- **DATA SHOWN**:
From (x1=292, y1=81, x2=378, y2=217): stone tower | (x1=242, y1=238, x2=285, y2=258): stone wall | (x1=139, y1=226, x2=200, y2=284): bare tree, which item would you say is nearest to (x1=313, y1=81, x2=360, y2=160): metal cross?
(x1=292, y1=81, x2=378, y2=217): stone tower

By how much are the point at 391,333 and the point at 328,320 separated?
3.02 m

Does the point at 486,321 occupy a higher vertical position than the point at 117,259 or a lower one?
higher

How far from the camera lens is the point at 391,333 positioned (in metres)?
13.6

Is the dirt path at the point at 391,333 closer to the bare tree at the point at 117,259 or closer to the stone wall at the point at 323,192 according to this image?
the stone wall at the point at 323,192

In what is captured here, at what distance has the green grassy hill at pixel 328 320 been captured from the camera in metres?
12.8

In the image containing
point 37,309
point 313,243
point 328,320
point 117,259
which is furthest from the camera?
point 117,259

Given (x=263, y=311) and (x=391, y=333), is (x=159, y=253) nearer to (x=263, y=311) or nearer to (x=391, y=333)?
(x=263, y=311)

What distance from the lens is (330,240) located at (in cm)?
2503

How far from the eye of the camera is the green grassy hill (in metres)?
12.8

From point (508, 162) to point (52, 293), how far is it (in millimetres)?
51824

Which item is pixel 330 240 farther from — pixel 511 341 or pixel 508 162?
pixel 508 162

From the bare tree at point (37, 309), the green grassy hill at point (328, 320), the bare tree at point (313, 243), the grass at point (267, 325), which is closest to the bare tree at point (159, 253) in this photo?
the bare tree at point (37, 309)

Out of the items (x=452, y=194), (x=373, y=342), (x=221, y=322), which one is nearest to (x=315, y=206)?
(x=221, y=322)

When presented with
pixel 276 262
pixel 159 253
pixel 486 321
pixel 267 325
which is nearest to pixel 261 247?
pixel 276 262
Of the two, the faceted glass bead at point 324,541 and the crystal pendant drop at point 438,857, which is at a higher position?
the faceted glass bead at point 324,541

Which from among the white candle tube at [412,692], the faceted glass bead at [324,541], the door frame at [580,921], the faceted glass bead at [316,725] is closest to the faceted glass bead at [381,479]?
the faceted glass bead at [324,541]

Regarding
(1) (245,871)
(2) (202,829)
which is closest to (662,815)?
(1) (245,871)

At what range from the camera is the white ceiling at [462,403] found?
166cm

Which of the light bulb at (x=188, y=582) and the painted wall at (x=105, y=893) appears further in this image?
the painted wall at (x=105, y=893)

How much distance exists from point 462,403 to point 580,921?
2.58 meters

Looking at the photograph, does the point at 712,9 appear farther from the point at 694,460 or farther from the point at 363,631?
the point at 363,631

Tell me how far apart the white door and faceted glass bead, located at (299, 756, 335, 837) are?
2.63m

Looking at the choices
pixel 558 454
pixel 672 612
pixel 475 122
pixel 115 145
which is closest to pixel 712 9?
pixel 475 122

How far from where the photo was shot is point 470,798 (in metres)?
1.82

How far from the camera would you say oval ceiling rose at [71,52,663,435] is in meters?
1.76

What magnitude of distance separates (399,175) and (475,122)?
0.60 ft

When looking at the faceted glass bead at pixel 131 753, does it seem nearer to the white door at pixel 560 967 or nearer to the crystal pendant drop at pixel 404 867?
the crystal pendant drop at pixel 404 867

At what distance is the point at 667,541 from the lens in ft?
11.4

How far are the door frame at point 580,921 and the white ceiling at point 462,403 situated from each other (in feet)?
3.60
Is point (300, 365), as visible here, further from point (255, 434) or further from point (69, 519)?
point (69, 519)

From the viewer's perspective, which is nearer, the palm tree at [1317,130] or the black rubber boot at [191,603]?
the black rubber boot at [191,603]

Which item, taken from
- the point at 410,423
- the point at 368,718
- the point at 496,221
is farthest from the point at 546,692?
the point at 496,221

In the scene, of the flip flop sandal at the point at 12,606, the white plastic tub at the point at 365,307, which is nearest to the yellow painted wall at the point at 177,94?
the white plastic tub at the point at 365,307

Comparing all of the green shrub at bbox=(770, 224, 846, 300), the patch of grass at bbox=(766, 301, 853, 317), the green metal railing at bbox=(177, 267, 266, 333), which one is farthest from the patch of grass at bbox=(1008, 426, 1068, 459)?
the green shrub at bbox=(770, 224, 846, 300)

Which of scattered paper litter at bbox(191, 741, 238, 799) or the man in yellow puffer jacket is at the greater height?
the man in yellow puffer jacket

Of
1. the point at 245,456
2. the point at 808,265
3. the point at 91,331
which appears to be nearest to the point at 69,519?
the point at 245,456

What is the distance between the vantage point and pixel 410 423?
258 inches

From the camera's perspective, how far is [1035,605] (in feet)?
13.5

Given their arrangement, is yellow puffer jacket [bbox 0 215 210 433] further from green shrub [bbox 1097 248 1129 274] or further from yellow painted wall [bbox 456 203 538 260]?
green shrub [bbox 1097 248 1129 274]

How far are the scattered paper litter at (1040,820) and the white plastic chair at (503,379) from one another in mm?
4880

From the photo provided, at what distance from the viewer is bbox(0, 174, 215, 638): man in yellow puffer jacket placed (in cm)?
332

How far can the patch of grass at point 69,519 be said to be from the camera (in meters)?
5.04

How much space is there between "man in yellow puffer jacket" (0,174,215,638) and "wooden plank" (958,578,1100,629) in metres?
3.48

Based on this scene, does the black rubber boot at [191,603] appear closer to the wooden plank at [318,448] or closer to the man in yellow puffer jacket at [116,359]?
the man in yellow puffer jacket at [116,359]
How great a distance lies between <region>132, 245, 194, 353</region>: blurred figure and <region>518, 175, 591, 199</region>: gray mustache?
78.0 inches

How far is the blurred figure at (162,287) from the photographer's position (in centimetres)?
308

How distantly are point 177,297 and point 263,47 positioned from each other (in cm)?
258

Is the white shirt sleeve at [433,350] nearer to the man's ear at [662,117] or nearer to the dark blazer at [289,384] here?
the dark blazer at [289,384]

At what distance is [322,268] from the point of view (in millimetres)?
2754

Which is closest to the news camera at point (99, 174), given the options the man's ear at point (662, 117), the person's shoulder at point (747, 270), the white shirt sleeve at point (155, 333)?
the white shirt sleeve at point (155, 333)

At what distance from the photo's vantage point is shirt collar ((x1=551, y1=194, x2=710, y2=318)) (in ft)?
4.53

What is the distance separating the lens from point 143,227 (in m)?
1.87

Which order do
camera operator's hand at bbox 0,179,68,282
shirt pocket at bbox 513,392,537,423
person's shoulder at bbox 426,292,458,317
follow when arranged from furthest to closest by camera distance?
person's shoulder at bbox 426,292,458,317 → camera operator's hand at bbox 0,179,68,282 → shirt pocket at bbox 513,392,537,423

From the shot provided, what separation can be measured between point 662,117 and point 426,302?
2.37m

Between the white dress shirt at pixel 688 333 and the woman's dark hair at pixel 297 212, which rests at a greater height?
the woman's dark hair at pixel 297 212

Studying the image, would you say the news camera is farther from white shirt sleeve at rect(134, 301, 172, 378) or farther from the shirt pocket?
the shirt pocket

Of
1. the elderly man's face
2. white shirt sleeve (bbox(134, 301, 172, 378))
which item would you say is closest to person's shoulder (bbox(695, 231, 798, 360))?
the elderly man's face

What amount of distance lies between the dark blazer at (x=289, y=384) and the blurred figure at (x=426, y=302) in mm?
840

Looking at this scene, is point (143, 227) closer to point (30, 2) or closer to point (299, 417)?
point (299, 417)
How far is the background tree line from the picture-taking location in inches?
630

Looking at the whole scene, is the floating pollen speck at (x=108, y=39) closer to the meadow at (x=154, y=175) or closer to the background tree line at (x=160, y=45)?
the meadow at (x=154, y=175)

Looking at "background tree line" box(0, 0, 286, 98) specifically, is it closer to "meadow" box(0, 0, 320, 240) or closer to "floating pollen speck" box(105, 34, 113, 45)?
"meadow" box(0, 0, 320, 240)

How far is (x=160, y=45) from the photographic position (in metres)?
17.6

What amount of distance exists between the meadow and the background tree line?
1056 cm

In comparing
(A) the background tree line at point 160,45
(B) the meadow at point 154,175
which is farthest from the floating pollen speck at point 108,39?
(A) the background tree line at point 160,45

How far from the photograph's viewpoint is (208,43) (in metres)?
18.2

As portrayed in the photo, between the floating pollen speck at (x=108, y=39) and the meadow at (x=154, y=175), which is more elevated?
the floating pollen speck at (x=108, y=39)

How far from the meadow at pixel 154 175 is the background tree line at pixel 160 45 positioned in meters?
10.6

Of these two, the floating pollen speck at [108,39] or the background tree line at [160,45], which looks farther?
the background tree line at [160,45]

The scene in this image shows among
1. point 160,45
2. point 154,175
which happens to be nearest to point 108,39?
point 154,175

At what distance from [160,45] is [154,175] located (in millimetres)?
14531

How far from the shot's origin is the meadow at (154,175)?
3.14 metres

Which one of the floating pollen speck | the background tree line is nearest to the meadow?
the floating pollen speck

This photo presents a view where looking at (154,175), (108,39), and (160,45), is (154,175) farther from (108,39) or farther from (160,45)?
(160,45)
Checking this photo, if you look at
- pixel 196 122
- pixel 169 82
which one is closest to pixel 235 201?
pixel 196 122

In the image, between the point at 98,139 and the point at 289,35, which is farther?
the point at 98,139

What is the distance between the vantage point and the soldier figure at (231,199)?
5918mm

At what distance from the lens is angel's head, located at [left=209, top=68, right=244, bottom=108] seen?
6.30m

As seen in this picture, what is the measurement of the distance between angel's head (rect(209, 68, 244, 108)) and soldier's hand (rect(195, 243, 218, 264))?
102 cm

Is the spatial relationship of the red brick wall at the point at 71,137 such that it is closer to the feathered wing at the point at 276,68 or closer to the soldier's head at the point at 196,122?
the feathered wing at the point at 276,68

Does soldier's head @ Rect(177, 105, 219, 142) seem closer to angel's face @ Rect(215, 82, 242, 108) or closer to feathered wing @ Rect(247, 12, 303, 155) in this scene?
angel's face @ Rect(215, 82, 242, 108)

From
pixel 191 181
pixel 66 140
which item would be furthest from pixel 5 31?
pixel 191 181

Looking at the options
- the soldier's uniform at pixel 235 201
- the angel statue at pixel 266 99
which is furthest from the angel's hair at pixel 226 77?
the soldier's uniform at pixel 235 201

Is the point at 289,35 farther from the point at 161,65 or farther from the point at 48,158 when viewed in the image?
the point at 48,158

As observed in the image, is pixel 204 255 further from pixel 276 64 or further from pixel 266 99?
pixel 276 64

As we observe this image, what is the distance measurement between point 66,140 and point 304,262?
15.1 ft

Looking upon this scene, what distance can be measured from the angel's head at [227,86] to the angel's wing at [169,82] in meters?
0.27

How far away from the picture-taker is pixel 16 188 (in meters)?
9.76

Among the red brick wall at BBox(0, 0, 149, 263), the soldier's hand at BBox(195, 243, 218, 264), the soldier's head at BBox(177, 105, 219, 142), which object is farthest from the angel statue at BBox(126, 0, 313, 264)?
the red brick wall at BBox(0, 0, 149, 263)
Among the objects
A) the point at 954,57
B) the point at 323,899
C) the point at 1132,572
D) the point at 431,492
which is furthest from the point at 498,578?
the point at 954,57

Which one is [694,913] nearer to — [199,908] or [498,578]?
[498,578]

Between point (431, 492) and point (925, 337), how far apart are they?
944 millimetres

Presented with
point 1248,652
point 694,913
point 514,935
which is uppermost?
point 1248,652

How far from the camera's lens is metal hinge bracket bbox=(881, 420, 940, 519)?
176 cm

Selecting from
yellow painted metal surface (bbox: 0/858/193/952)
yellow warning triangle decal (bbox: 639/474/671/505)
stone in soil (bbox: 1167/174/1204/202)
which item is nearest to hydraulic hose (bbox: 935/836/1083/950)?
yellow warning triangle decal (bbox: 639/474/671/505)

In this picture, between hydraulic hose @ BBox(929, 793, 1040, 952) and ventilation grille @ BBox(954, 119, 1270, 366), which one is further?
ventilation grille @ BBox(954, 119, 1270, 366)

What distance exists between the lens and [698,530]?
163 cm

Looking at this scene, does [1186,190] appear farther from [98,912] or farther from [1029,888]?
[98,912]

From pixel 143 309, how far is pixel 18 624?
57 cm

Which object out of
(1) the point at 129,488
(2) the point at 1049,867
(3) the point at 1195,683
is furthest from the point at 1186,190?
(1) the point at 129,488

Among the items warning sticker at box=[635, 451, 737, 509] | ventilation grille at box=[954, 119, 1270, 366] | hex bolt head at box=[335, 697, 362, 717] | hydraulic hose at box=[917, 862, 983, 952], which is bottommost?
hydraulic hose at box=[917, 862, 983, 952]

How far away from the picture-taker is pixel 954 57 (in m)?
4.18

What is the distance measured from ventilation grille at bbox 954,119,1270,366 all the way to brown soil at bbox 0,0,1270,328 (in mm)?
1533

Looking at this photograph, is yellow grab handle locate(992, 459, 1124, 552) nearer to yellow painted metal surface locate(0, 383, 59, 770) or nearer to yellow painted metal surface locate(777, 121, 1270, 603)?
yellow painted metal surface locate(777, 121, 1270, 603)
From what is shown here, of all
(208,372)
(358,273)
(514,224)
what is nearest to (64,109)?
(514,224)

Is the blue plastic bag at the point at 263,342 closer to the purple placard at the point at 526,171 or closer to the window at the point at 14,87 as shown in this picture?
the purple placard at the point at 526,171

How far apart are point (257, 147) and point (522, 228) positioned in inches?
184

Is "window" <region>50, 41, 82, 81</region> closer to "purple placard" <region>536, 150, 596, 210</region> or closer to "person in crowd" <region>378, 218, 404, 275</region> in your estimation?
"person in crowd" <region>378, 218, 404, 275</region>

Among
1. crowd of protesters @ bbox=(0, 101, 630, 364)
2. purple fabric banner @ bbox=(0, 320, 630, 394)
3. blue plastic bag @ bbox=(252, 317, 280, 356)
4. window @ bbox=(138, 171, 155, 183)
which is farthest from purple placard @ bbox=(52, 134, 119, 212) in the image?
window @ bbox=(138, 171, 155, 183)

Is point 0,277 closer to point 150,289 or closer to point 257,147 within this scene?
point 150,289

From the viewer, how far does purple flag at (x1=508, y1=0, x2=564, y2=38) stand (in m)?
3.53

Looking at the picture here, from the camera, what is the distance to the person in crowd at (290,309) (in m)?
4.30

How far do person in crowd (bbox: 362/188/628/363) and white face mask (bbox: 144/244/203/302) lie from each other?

- **TASK REQUIREMENTS**: Present the part of the items that opens with the line containing "Looking at the picture" and closes with the last line of the items as a numbered list, leaving out blank lines.

- **SOLUTION FOR THIS EXERCISE**:
1. Looking at the picture here, from the camera, what is the distance to the person in crowd at (290,309) (in m)?
2. 4.30
3. How far do person in crowd (bbox: 362/188/628/363) and white face mask (bbox: 144/244/203/302) lie from each other?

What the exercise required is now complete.